TRY IT
Would you copy out each line of the records below that includes the word "parents"?

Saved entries
<<<<

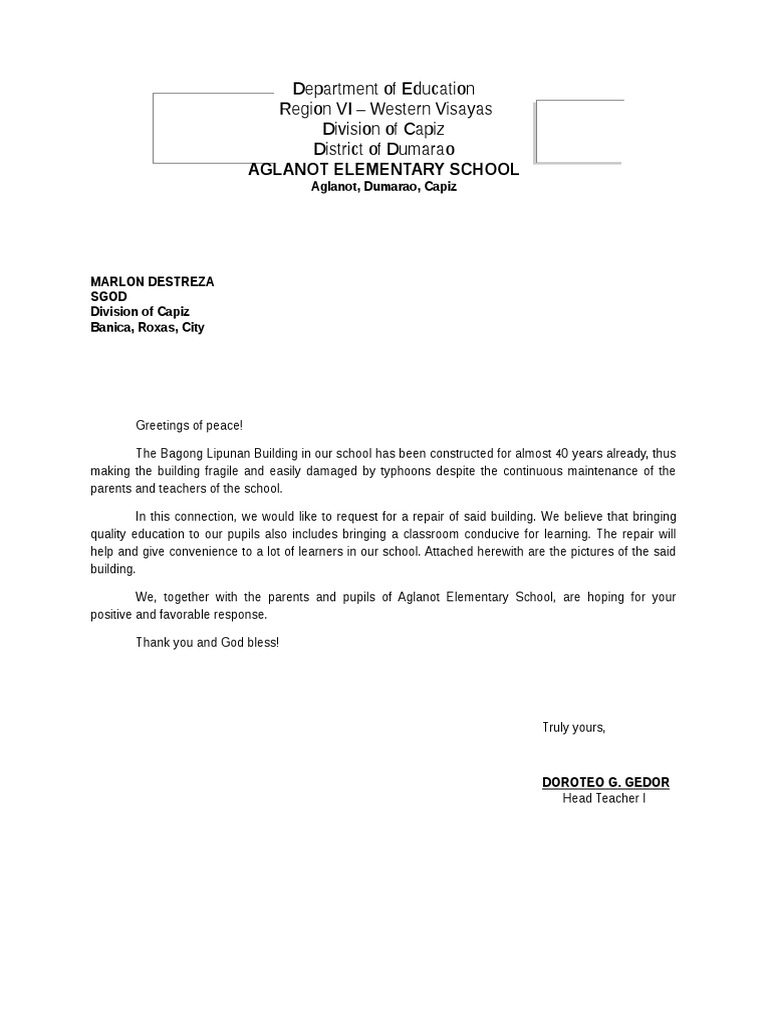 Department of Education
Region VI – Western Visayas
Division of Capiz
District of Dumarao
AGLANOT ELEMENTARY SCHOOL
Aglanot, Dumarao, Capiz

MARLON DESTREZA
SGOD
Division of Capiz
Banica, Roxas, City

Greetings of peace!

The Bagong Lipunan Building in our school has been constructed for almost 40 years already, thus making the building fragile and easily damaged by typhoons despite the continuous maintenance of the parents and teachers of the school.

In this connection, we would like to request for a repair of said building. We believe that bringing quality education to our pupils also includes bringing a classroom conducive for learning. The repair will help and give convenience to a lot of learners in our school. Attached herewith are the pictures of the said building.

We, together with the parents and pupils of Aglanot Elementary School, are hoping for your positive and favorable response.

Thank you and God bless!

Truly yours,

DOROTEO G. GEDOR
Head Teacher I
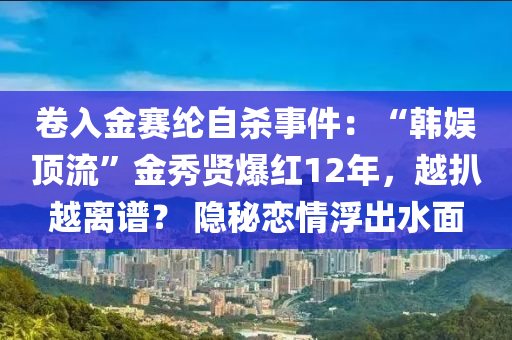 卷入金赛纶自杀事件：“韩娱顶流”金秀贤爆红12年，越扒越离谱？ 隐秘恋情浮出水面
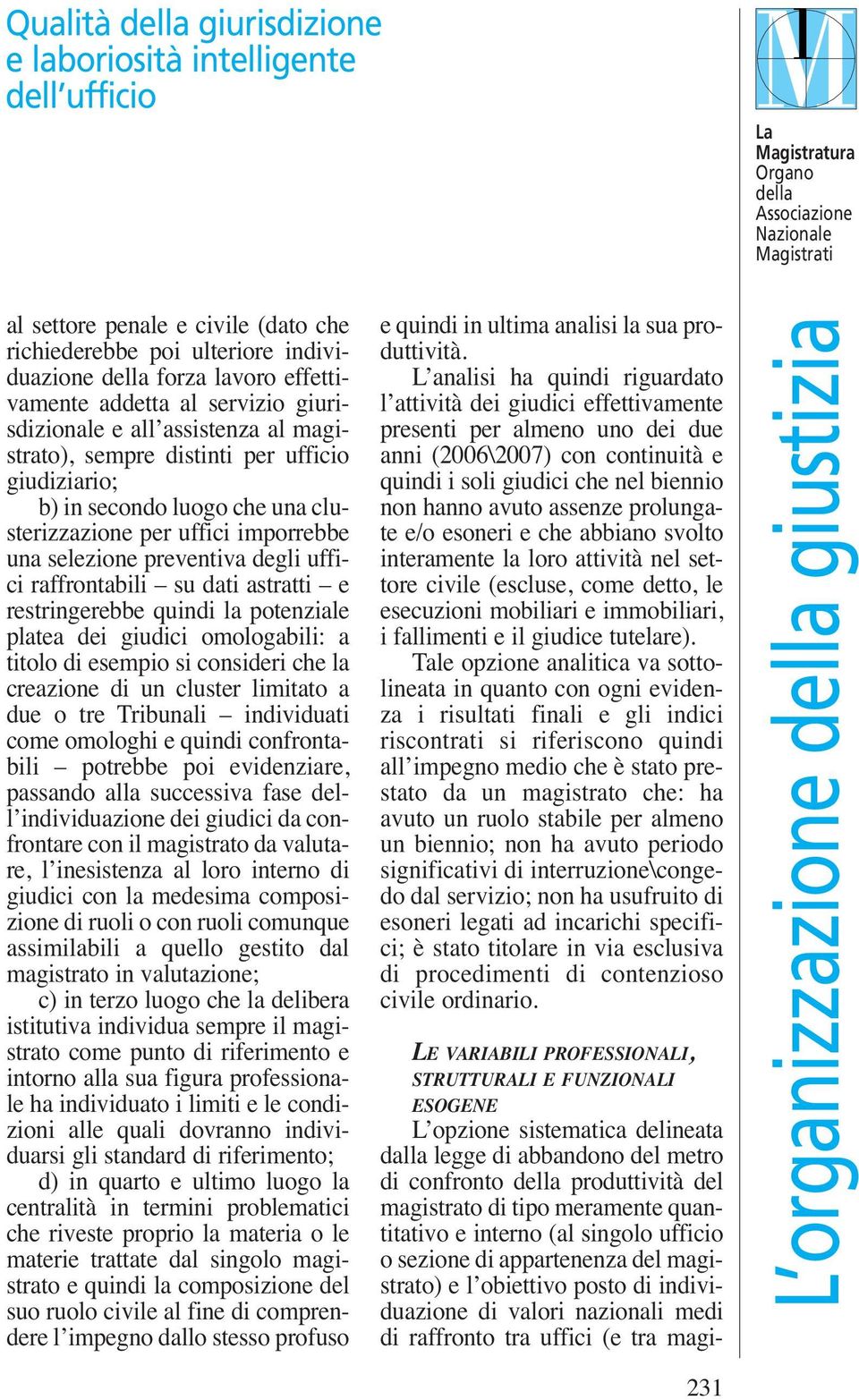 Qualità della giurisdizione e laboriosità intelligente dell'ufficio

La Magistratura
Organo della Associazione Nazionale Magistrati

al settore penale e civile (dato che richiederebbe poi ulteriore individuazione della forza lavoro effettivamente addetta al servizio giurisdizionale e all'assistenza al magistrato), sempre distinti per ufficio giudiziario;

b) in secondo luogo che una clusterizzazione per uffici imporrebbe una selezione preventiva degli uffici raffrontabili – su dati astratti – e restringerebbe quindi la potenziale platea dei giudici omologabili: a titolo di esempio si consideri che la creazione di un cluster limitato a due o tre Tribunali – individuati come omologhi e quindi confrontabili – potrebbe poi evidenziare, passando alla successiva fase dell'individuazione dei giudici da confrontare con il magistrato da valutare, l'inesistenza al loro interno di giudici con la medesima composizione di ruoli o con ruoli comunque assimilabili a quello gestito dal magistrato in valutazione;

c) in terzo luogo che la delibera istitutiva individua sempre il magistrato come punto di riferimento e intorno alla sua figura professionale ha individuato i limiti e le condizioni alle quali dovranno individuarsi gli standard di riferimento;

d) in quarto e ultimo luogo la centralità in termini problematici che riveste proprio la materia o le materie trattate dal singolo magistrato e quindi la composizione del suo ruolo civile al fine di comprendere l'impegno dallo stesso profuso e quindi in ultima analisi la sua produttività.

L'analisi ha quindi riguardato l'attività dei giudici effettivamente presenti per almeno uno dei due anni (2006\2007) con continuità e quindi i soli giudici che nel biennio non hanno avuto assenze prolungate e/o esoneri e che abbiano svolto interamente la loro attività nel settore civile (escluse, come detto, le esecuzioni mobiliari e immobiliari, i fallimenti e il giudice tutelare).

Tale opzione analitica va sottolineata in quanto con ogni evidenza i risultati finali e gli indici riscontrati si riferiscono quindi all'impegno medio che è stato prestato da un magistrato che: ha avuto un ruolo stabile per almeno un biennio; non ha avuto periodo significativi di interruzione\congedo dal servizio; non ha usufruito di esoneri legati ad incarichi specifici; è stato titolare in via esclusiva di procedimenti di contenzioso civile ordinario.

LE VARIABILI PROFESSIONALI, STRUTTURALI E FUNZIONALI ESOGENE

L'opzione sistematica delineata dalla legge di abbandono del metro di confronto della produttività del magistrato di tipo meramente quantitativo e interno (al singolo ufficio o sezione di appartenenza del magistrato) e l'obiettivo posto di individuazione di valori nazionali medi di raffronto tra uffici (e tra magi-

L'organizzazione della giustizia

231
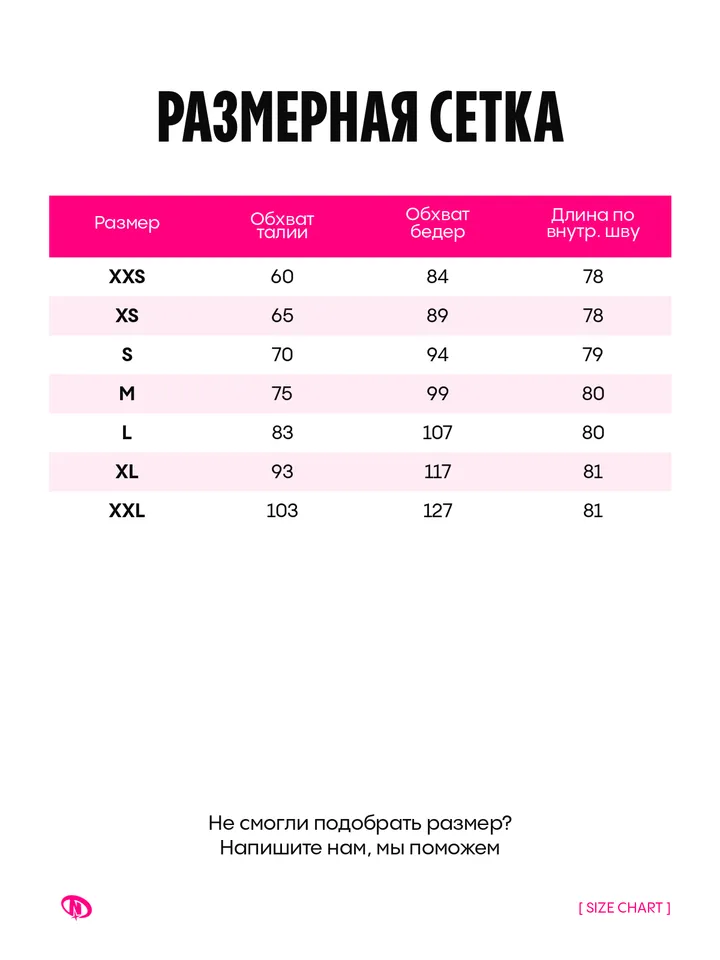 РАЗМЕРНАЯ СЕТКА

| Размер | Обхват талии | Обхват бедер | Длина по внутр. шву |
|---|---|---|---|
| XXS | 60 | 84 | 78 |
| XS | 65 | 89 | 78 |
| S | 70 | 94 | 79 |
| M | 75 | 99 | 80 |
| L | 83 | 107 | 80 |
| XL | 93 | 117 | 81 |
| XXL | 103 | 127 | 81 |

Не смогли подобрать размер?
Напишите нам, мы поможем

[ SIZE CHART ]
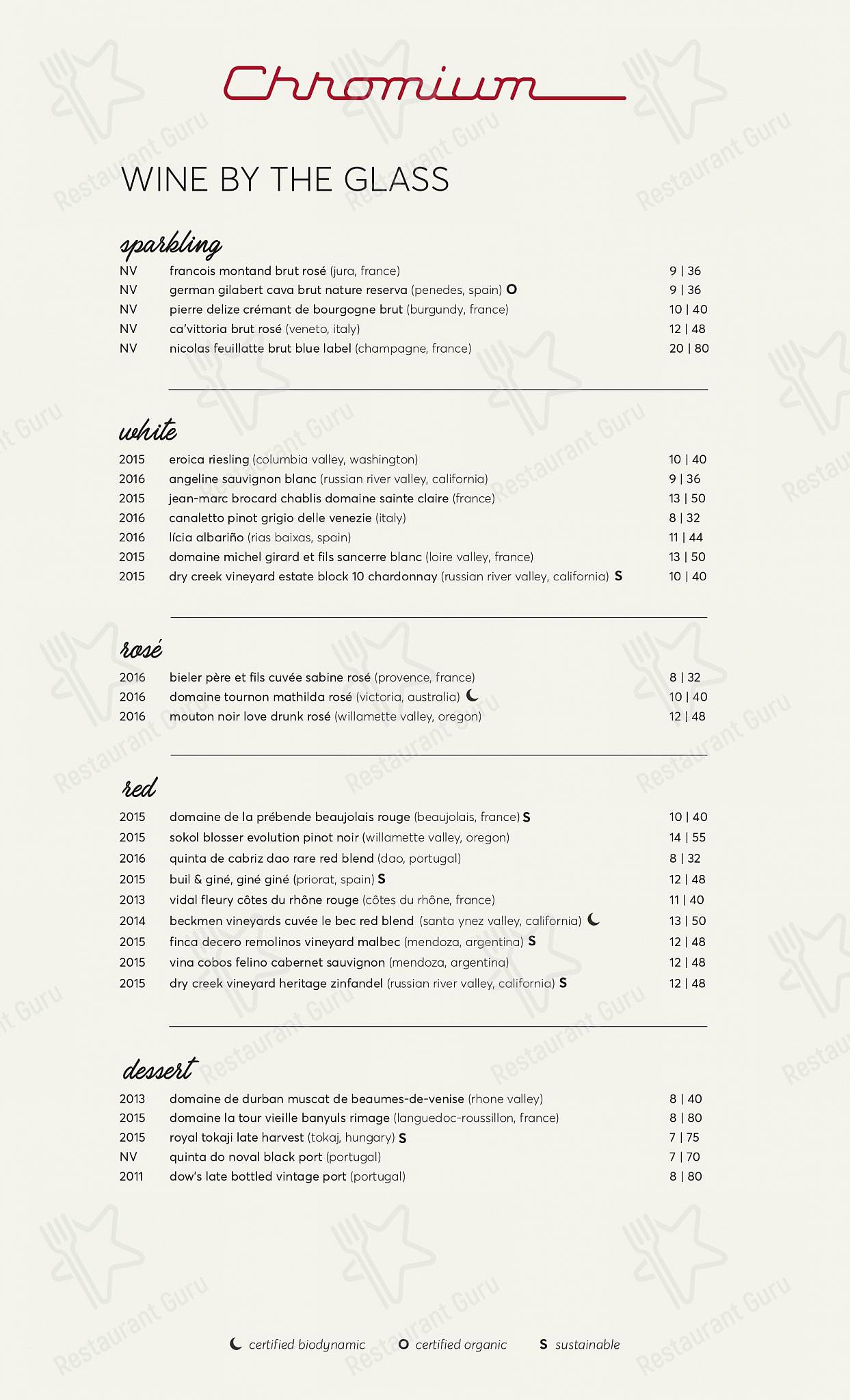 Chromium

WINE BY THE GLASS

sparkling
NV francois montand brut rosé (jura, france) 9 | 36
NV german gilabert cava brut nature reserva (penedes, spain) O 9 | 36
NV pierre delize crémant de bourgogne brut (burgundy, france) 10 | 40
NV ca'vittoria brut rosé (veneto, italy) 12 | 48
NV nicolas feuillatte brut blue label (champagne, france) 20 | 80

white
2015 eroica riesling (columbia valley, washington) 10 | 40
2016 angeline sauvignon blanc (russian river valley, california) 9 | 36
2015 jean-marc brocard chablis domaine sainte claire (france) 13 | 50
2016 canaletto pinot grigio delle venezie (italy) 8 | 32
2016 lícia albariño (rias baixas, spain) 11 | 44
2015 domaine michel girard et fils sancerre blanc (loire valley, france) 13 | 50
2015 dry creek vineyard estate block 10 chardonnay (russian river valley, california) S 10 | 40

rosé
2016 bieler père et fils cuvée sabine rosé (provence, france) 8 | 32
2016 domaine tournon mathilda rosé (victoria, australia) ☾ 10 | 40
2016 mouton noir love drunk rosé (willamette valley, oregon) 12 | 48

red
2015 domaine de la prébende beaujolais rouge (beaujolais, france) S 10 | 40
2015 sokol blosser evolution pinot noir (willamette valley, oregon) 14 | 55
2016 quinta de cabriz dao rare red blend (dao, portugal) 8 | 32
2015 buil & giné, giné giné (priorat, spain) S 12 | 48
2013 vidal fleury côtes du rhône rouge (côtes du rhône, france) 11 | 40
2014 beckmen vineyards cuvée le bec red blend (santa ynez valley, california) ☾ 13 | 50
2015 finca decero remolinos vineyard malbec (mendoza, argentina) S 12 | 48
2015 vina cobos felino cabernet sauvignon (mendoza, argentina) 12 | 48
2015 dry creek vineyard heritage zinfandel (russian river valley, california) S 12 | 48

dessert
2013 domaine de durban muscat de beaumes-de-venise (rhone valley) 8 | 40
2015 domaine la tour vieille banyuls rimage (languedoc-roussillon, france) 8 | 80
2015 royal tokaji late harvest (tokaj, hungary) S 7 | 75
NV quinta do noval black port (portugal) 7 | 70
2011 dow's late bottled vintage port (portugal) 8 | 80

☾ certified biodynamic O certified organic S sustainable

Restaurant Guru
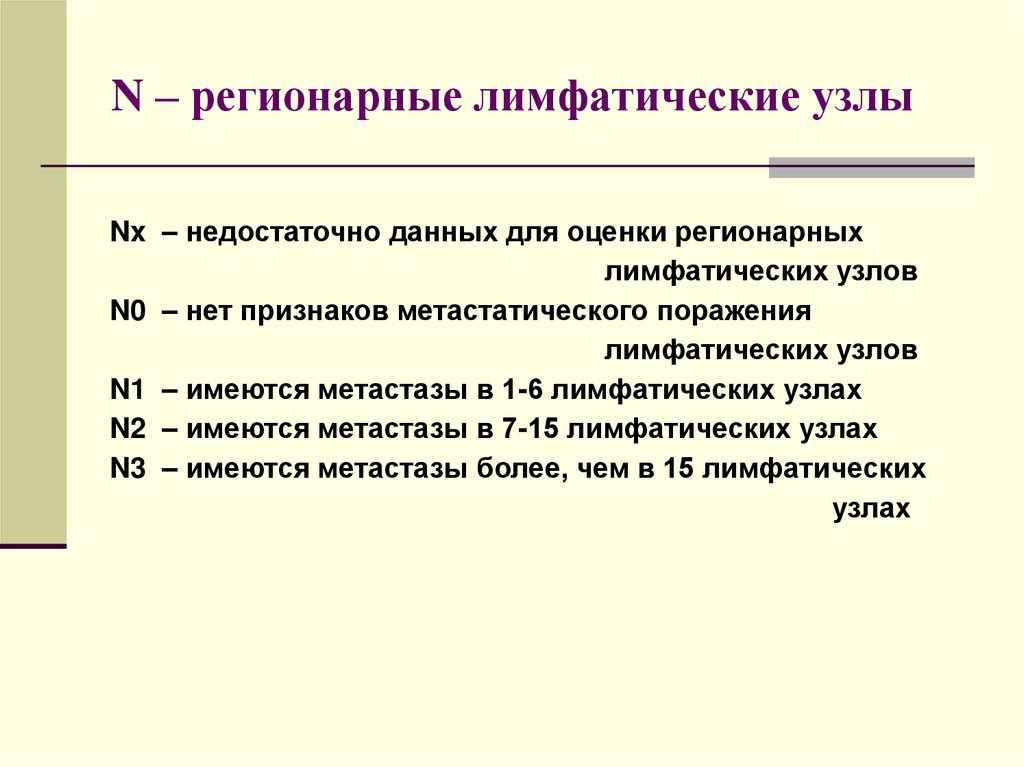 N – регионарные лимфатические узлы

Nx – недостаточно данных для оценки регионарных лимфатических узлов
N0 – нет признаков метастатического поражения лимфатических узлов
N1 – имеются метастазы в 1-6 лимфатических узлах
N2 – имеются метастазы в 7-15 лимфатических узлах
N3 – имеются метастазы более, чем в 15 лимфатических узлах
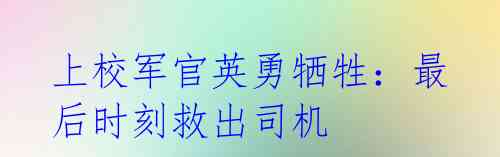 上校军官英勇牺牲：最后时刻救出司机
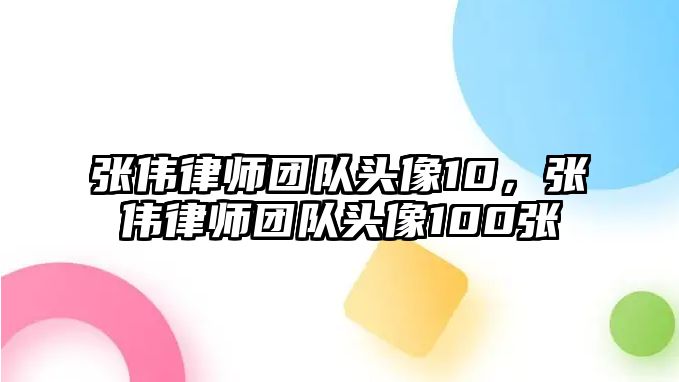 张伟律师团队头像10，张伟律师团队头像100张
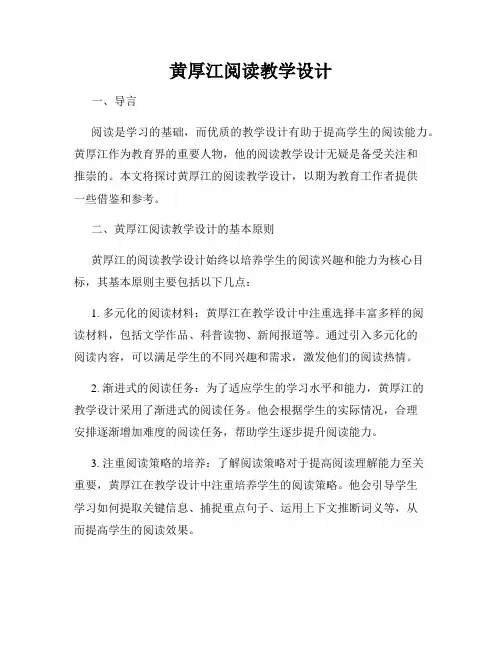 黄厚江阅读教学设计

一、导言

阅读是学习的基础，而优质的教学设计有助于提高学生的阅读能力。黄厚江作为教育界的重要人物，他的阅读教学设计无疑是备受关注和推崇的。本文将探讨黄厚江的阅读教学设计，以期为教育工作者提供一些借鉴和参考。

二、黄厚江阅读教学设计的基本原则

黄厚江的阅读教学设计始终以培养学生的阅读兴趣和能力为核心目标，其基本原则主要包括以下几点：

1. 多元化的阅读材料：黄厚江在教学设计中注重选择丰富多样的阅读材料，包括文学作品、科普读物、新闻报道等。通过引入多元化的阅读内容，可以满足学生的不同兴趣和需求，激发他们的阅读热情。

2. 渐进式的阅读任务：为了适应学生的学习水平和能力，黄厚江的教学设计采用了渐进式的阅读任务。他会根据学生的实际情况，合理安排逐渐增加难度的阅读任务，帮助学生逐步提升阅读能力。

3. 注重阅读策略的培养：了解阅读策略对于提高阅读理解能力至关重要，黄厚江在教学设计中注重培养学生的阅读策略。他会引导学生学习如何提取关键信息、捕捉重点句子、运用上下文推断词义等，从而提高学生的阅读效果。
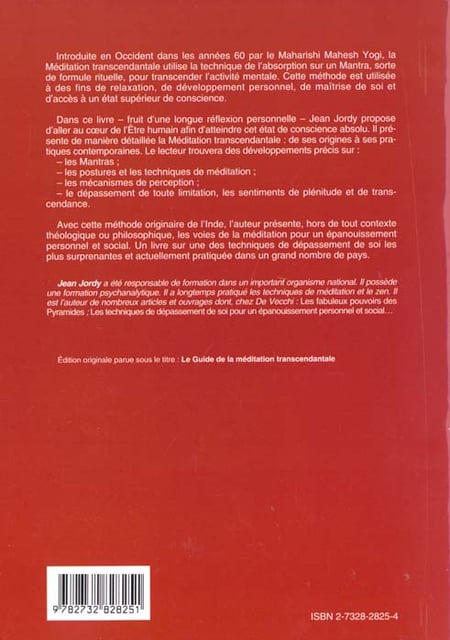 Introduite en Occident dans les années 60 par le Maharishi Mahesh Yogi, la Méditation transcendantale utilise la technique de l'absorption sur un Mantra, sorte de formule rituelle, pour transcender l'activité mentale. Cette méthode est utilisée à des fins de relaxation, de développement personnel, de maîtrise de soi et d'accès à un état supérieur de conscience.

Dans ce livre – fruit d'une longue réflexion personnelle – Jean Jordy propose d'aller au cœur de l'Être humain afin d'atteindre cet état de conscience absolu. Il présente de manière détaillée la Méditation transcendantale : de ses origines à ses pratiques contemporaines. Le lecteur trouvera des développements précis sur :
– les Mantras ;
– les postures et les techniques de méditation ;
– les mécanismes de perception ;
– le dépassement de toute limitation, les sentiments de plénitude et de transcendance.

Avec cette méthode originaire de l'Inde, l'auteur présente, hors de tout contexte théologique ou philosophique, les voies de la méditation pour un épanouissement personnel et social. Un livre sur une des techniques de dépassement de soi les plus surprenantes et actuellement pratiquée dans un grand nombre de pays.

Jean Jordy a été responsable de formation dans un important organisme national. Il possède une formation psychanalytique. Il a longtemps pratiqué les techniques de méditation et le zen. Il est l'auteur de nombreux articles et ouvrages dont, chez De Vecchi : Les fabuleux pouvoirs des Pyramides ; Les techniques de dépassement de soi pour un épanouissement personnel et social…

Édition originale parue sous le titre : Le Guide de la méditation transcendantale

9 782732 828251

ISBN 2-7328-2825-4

>>>>

REPLY TO THE TASK
The Bagong Lipunan Building in our school has been constructed for almost 40 years already, thus making the building fragile and easily damaged by typhoons despite the continuous maintenance of the parents and teachers of the school.
We, together with the parents and pupils of Aglanot Elementary School, are hoping for your positive and favorable response.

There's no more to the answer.